March begins to answer his title question by pointing out how Facebook has become a more popular and addictive aspect of our lives. Facebook has replaced people with face-to-face socializing through instant communication. March accepts the fact that loneness is a hard thing to measure but he carries on to use the statistic report of an AARP survey. This survey found that “ 35 percent of adults older than 45 were chronically lonely, as opposed to 20 percent of similar group decade ago”. Based on a study 20 percent of Americans nearly 60 million people are unhappy due to loneliness. He uses this survey to help prove his point that social media gives us the ability to replace real human interaction with instant communication and leads to loneliness. Therefore real human interaction is an important tool for combating loneliness.

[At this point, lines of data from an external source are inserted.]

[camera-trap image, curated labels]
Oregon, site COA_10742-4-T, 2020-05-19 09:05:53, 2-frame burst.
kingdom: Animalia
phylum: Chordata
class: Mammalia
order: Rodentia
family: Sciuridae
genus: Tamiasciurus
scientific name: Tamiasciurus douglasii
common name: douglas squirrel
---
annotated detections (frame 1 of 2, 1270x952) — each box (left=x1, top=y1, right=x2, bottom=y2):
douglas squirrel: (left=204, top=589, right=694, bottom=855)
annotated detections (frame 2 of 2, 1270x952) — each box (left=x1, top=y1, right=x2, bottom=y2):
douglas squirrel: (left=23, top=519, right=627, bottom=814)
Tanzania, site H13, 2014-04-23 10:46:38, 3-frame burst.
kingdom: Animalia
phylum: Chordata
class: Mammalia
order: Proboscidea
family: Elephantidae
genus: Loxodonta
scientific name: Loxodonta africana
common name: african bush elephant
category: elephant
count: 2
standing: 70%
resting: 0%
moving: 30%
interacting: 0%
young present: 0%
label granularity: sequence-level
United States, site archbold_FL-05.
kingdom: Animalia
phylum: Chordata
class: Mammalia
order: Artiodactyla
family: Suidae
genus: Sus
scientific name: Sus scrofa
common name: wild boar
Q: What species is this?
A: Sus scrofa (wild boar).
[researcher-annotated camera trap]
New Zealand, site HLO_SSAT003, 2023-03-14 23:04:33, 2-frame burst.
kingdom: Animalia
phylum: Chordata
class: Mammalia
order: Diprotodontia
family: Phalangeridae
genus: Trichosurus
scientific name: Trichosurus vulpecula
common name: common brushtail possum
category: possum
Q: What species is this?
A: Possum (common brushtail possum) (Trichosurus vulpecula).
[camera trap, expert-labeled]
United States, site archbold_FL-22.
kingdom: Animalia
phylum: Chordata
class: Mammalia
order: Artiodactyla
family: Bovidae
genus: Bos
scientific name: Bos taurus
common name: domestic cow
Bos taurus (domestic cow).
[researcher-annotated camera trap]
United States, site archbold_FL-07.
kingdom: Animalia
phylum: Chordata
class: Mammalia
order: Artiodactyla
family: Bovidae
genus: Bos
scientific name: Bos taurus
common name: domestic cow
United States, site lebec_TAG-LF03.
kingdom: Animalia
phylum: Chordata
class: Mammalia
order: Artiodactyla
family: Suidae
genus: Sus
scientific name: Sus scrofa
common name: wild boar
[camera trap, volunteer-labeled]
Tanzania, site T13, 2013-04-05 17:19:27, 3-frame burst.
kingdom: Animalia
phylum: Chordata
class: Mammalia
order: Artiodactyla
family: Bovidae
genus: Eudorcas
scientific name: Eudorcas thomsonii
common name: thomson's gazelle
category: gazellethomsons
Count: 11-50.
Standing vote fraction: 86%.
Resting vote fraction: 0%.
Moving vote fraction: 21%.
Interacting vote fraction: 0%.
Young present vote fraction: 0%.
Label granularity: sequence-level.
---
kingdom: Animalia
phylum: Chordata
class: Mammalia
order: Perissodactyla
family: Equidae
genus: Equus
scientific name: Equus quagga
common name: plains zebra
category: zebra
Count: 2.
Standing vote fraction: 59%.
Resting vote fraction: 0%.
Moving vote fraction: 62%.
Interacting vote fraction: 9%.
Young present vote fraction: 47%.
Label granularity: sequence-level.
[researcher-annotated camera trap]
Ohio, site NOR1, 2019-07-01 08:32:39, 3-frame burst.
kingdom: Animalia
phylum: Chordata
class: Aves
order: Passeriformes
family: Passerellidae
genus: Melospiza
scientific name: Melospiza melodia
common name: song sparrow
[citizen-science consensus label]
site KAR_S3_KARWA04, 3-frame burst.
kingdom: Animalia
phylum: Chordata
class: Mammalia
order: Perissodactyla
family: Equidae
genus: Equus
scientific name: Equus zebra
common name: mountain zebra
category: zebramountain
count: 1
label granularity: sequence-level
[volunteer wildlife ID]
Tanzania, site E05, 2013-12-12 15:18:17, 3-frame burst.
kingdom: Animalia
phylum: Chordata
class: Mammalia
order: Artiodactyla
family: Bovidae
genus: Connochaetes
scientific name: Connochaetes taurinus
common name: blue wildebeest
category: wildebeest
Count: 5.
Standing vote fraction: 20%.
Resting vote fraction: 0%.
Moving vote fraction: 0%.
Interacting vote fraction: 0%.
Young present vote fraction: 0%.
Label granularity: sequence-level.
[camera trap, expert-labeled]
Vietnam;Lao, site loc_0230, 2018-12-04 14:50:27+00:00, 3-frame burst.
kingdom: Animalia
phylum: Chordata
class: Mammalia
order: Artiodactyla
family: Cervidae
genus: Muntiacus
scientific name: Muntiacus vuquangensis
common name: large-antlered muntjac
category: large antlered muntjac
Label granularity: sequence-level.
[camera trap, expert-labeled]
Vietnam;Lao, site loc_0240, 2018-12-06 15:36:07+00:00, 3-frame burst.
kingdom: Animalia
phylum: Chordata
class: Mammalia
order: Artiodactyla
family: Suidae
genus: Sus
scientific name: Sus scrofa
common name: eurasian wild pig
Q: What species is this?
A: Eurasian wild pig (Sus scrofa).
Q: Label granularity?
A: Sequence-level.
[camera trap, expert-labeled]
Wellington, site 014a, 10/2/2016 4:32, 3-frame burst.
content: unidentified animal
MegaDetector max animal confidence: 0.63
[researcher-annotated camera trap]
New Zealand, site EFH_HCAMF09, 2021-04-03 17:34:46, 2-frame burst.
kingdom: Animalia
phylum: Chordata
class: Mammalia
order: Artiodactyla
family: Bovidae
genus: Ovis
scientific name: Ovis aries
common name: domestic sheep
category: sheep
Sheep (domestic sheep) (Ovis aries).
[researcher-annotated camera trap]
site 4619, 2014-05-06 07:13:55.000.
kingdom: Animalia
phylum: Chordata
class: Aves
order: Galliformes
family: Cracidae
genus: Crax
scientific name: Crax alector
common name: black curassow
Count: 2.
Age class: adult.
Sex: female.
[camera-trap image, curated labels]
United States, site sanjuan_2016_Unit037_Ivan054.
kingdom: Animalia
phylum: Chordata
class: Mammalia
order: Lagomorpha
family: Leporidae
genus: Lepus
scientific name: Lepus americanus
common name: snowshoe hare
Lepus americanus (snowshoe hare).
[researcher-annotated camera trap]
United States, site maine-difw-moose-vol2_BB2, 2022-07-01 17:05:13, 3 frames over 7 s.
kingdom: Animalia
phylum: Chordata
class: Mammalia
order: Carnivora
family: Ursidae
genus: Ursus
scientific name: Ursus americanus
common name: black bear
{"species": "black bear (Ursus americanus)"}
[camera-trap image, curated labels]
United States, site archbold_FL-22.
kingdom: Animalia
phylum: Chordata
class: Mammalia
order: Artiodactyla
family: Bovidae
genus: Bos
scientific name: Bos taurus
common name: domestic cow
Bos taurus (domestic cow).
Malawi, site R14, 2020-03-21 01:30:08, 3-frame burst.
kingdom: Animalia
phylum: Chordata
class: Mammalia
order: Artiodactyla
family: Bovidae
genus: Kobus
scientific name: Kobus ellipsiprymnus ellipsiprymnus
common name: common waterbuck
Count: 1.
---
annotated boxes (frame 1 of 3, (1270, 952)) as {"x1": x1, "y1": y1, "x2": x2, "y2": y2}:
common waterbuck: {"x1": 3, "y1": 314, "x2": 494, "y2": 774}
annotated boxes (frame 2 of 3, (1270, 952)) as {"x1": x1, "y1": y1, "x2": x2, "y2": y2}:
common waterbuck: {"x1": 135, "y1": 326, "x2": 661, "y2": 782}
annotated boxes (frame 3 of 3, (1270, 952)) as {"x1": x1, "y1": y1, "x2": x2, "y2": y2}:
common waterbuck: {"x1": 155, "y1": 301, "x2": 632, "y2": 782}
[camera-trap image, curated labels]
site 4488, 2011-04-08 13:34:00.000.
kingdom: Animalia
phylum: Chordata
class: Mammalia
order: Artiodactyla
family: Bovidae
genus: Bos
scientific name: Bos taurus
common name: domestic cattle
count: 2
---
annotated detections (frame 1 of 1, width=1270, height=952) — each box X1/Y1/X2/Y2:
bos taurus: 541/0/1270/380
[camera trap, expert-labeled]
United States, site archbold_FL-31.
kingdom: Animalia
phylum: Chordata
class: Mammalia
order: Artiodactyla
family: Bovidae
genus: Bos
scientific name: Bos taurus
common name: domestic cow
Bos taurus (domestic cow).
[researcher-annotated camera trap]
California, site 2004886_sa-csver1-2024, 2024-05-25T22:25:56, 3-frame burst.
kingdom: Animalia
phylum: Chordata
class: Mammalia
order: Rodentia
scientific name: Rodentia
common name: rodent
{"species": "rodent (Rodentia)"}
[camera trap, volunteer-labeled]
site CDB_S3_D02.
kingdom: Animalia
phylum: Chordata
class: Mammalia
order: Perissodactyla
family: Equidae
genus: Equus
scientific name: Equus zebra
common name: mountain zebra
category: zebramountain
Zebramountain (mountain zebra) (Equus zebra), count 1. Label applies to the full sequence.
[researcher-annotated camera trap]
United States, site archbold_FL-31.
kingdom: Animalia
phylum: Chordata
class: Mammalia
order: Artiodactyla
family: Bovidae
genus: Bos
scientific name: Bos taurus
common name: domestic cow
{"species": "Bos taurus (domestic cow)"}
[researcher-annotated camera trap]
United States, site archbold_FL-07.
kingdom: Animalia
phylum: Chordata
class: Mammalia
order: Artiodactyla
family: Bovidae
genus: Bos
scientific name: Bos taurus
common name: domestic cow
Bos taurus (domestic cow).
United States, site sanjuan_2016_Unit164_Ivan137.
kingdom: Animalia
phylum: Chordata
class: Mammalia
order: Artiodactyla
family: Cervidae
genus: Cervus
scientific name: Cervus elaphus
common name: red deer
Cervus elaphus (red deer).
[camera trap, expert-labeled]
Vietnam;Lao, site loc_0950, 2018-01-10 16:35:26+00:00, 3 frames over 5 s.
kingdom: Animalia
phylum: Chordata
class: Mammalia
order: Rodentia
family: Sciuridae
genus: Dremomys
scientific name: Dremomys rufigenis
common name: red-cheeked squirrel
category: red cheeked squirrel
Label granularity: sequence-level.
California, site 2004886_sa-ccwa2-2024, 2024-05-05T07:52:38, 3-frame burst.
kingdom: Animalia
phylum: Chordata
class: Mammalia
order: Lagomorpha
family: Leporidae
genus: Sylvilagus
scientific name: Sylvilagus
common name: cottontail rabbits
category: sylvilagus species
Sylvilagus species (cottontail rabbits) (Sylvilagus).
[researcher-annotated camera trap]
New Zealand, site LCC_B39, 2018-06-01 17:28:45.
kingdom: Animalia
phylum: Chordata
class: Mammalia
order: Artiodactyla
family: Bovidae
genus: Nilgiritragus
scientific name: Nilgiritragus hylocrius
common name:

Due to the decline in human interaction and increase in loneness, the author proposes that this reason for the increase in the health issues both mental and physical. Marche supports this with some more statistics regarding a significant increase in medical personnel and social workers. Marche discards any other factors contributing to this increase other than the fact that human interaction is declining.

Another point he makes is that maybe we, as American prefer to be lonely. Ever since journeyed to this land, cowboys explored the great west, and astronauts traveled infinite depths of space, seems that Americans have always been willing to “pay the price “ (p104) of loneliness in exchange for pride, self-respect, exploration, or whatever it may be. Perhaps, being alone is part of American culture.